• _CONSIGNE A_
Restituez le passage de l'entretien sur Delhaize qui va de « Et même si les » à « dans sa parole. ».
• _CONSIGNE B_
Reprenez l'entretien sur la mise en gérance des magasins Delhaize et poursuivez-le après sa dernière réplique.

• _EXTRAIT PROPOSÉ_
Christophe : La direction de Delhaize prétend que “cela ne changera rien”, mais je n’y crois pas une seconde. D’autant que cette promesse, ce n’est pas elle qui va devoir la tenir, mais les 128 nouveaux gérants de ses grands magasins. Et cela m’étonnerait très fort qu’ils reconduisent les avantages que nous avions collectivement obtenus : chèques repas, Assurance Groupe, pas de travail le dimanche, heures supplémentaires (et du samedi) payées (ou “récupérées”) à 300 %.
Et même si les “anciens” travailleurs “repris” obtiennent certaines garanties, ce ne sera pas le cas des nouveaux engagés. Le personnel aura donc deux statuts différents dans les magasins. La direction avait d’ailleurs commencé par dire “qu’il n’y aurait pas de pertes d’emploi”, et une semaine plus tard, elle en annonçait 270. Il y a aussi une perte de confiance dans sa parole.

Claude : Les “petits” Delhaize sont déjà “en gérance”, non ?

Christophe : Oui, il y en a près de 650 en gérance, sous les enseignes “Shop & Go”, “AD Delhaize” et “Proxy”.

• _MATÉRIEL FOURNI_
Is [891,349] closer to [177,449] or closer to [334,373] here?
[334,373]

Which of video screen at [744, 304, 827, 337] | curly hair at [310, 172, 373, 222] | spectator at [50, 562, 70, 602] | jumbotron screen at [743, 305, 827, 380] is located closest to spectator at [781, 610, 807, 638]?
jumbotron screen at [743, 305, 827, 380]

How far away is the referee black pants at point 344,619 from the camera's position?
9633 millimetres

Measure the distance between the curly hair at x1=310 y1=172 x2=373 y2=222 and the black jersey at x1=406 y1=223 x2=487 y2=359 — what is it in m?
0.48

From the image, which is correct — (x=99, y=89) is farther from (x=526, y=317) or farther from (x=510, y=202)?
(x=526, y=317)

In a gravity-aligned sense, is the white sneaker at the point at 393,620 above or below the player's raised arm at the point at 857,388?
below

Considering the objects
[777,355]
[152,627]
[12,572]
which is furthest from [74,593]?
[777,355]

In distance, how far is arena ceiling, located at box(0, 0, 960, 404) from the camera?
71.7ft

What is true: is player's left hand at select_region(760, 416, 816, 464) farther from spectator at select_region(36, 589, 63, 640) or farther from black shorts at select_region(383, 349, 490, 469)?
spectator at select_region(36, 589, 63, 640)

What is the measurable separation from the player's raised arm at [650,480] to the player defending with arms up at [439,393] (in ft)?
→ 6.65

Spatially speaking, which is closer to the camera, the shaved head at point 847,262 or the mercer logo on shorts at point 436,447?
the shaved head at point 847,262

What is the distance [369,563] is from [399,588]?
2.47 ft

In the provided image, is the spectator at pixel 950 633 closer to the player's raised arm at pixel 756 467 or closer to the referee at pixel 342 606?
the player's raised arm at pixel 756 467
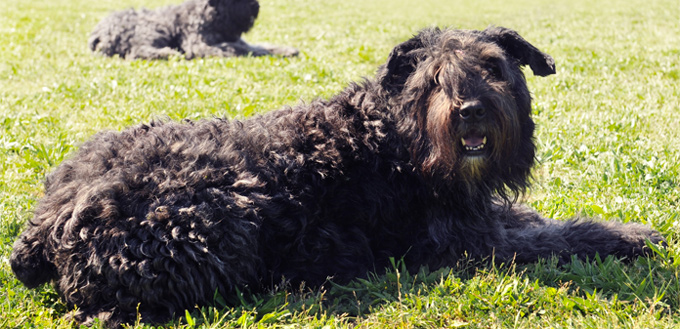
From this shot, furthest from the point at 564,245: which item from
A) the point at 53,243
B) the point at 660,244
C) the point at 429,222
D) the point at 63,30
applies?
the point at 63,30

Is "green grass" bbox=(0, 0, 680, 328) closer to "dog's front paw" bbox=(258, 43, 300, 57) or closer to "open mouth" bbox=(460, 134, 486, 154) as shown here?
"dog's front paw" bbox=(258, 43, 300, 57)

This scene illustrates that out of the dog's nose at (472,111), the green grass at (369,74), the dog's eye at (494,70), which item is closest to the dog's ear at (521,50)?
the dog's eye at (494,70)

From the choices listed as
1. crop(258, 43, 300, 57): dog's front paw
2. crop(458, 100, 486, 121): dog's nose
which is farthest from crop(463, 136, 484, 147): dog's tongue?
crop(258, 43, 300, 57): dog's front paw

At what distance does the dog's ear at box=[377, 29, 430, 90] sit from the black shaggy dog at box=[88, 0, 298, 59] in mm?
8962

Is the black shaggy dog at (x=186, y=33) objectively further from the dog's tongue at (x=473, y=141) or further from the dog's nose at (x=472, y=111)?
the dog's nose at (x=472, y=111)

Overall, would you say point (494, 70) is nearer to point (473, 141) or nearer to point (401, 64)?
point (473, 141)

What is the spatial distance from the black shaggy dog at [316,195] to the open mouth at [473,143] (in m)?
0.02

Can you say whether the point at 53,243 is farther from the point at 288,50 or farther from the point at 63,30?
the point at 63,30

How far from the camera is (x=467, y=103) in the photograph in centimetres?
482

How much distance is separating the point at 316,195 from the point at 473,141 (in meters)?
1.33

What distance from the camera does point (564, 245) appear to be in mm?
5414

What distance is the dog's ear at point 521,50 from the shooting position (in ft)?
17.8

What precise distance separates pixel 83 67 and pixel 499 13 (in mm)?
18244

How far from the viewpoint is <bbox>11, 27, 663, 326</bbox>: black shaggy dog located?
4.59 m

---

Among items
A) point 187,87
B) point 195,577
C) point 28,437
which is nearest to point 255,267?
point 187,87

• _ZONE DE RÉPONSE A_
Et même si les “anciens” travailleurs “repris” obtiennent certaines garanties, ce ne sera pas le cas des nouveaux engagés. Le personnel aura donc deux statuts différents dans les magasins. La direction avait d’ailleurs commencé par dire “qu’il n’y aurait pas de pertes d’emploi”, et une semaine plus tard, elle en annonçait 270. Il y a aussi une perte de confiance dans sa parole.

• _ZONE DE RÉPONSE B_
Je n’en connais aucun qui compte plus de cinquante employés, ce qui fait qu’une délégation syndicale n’y est pas obligatoire. Il faut donc négocier son salaire et ses conditions de travail soi-même.
Les 128 nouveaux grands magasins que Delhaize veut “franchiser” comptent en moyenne septante travailleurs et travailleuses. Ils ont donc aujourd’hui des délégations syndicales. Mais qu’en sera-t-il demain ?

Claude : La grande distribution a fait d’énormes bénéfices ces dernières années. Qu’est-qui peut justifier ce subit désengagement dans un secteur “qui marche” ?

Christophe : La recherche du profit, du profit et du profit. Du profit immédiat. Ils continueront à distribuer des marchandises et des services (folders communs, etc…), mais sans plus devoir s’occuper de tout ce qui est gestion du personnel.
Tout ça vient de loin. Ils l’avaient je crois en tête depuis longtemps. Il y avait moins d’investissements dans l’infrastructure, on ne faisait plus les réparations nécessaires, on avait abandonné des secteurs comme la laiterie et le Point Poste…
Ceci dit, l’entreprise Delhaize s’est parfois mise elle-même en concurrence.
Quand tu ouvres un Proxy à 400 mètres d’une de tes grandes surfaces, tu perds logiquement une partie de ta clientèle…
Depuis 2014, il y a aussi une nouvelle organisation du travail : tout le monde doit tout faire. Dans le temps, quand tu étais responsable du rayon “biscuit”, tu pouvais gérer les commandes, la rotation, la mise en place, tu comprenais ce que tu faisais, et tu voulais le faire bien.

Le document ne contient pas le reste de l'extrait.